AVM Turner recommends an active plan to move people between industry and service. He says this will not only help to retain the brain power within the UK, but would also offer people the opportunity to serve both in a commercial and government setting. “This would need some sort of centralised vetting, but it would be a much more interesting lateral entry approach across the whole enterprise.”
“As we go through Brexit and have a more independent position in the world, it’s critically important that we’re using all of our national capabilities in the most coherent and effective way possible” Sir Mark Sedwill, cabinet secretary
A programme like this might actually be simpler to execute than it may seem. BAE runs an academy that gives people skills to work in cyber security, which Dingley says they could easily double in size and offer to government and academia.
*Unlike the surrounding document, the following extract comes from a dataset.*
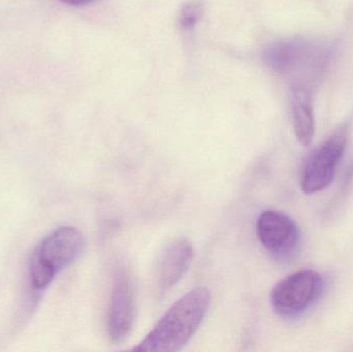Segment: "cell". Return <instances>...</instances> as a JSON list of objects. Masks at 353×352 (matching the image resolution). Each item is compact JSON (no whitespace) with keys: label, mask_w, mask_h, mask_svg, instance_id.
Listing matches in <instances>:
<instances>
[{"label":"cell","mask_w":353,"mask_h":352,"mask_svg":"<svg viewBox=\"0 0 353 352\" xmlns=\"http://www.w3.org/2000/svg\"><path fill=\"white\" fill-rule=\"evenodd\" d=\"M211 293L197 287L176 301L134 351L174 352L189 342L205 318Z\"/></svg>","instance_id":"obj_1"},{"label":"cell","mask_w":353,"mask_h":352,"mask_svg":"<svg viewBox=\"0 0 353 352\" xmlns=\"http://www.w3.org/2000/svg\"><path fill=\"white\" fill-rule=\"evenodd\" d=\"M85 246L84 236L74 227H60L48 236L37 246L31 258V285L37 289L49 287L60 271L80 258Z\"/></svg>","instance_id":"obj_2"},{"label":"cell","mask_w":353,"mask_h":352,"mask_svg":"<svg viewBox=\"0 0 353 352\" xmlns=\"http://www.w3.org/2000/svg\"><path fill=\"white\" fill-rule=\"evenodd\" d=\"M267 65L292 81V86H305L323 65V54L303 41H284L270 45L263 54ZM307 87V86H305Z\"/></svg>","instance_id":"obj_3"},{"label":"cell","mask_w":353,"mask_h":352,"mask_svg":"<svg viewBox=\"0 0 353 352\" xmlns=\"http://www.w3.org/2000/svg\"><path fill=\"white\" fill-rule=\"evenodd\" d=\"M323 287V276L316 271H299L275 285L270 303L281 318H298L319 299Z\"/></svg>","instance_id":"obj_4"},{"label":"cell","mask_w":353,"mask_h":352,"mask_svg":"<svg viewBox=\"0 0 353 352\" xmlns=\"http://www.w3.org/2000/svg\"><path fill=\"white\" fill-rule=\"evenodd\" d=\"M347 140L348 127L341 126L307 157L300 180L305 194H317L334 181Z\"/></svg>","instance_id":"obj_5"},{"label":"cell","mask_w":353,"mask_h":352,"mask_svg":"<svg viewBox=\"0 0 353 352\" xmlns=\"http://www.w3.org/2000/svg\"><path fill=\"white\" fill-rule=\"evenodd\" d=\"M256 234L265 250L277 260H288L300 245V231L285 213L268 210L259 215Z\"/></svg>","instance_id":"obj_6"},{"label":"cell","mask_w":353,"mask_h":352,"mask_svg":"<svg viewBox=\"0 0 353 352\" xmlns=\"http://www.w3.org/2000/svg\"><path fill=\"white\" fill-rule=\"evenodd\" d=\"M136 318V302L130 279L124 271L114 278L111 301L108 312L107 330L110 340L121 343L128 338L134 328Z\"/></svg>","instance_id":"obj_7"},{"label":"cell","mask_w":353,"mask_h":352,"mask_svg":"<svg viewBox=\"0 0 353 352\" xmlns=\"http://www.w3.org/2000/svg\"><path fill=\"white\" fill-rule=\"evenodd\" d=\"M193 246L188 239L181 238L172 242L163 258L159 272V291L165 295L183 278L193 260Z\"/></svg>","instance_id":"obj_8"},{"label":"cell","mask_w":353,"mask_h":352,"mask_svg":"<svg viewBox=\"0 0 353 352\" xmlns=\"http://www.w3.org/2000/svg\"><path fill=\"white\" fill-rule=\"evenodd\" d=\"M292 115L296 138L303 146H309L314 136L315 121L308 87H292Z\"/></svg>","instance_id":"obj_9"},{"label":"cell","mask_w":353,"mask_h":352,"mask_svg":"<svg viewBox=\"0 0 353 352\" xmlns=\"http://www.w3.org/2000/svg\"><path fill=\"white\" fill-rule=\"evenodd\" d=\"M203 14V6L199 0H189L179 8L176 23L183 30L190 31L196 26Z\"/></svg>","instance_id":"obj_10"},{"label":"cell","mask_w":353,"mask_h":352,"mask_svg":"<svg viewBox=\"0 0 353 352\" xmlns=\"http://www.w3.org/2000/svg\"><path fill=\"white\" fill-rule=\"evenodd\" d=\"M60 1L70 4V6H87V4H90L91 2L94 1V0H60Z\"/></svg>","instance_id":"obj_11"}]
</instances>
So why don’t they? “We just don’t,” he says. “There isn’t a reason we haven’t done it, we just haven’t established that ecosystem where SMEs, academia, foreign partners and government can all come together.” Rachael Brassey, people and talent expert at PA Consulting, says something as simple as a referral scheme – in which organisations could pass on the names of people who impress them but don’t meet their current skills requirements – could push things in the right direction. “Quite a few of the organisations I’ve worked with are looking for very similar types of skills but they want slightly different shapes of it,” she says. “[The solution] doesn’t have to be a big bureaucratic thing – a referral process could be quite an easy fix.”
According to Alan Lewis, PA Consulting’s global head of defence and security, this requires a shift in mindset. Lewis argues for a more integrated approach in which separate organisations like intelligence agencies, Border Force, the Ministry of Defence, and local law enforcement are less worried about their organisational boundaries and focus more on outcomes for national security. This is likely to mean a change in behaviour where departments look for ways in which they can come together to share data and solve problems – rather than competing for scarce resources.
This is exactly what Sedwill’s Fusion Doctrine is aiming to achieve, but the cabinet secretary acknowledges that changing the status quo isn’t always easy. “We’ve done some of that institutionally, but it’s really hard,” he says, citing security restrictions that make sharing data more challenging for intelligence agencies.
Romeo adds that when it comes to bringing people into government from the private sector, pay is a massive barrier. “Within our pay scales, we cannot afford to pay someone [at the top] what somebody mid-career working in the private sector would accept,” she says. “So, I’m totally up for doing this, and we in DIT consider ourselves a joint venture with the private sector, but it needs leadership at both ends.”
While Fusion has had its successes, there’s a consensus that more needs to be done to bring government and industry closer together. Lockheed Martin’s Ruddock would like to see fewer initiatives from an already under-resourced government. BAE’s Dingley thinks government ought to be more transparent about the problems it faces, rather than simply sharing the solutions. And government’s view? “This event is exactly what we need to be doing more of,” BEIS’s Chisholm says. “Those of us with a common interest need to share our best view of what we see coming down the track in the next 10 years.”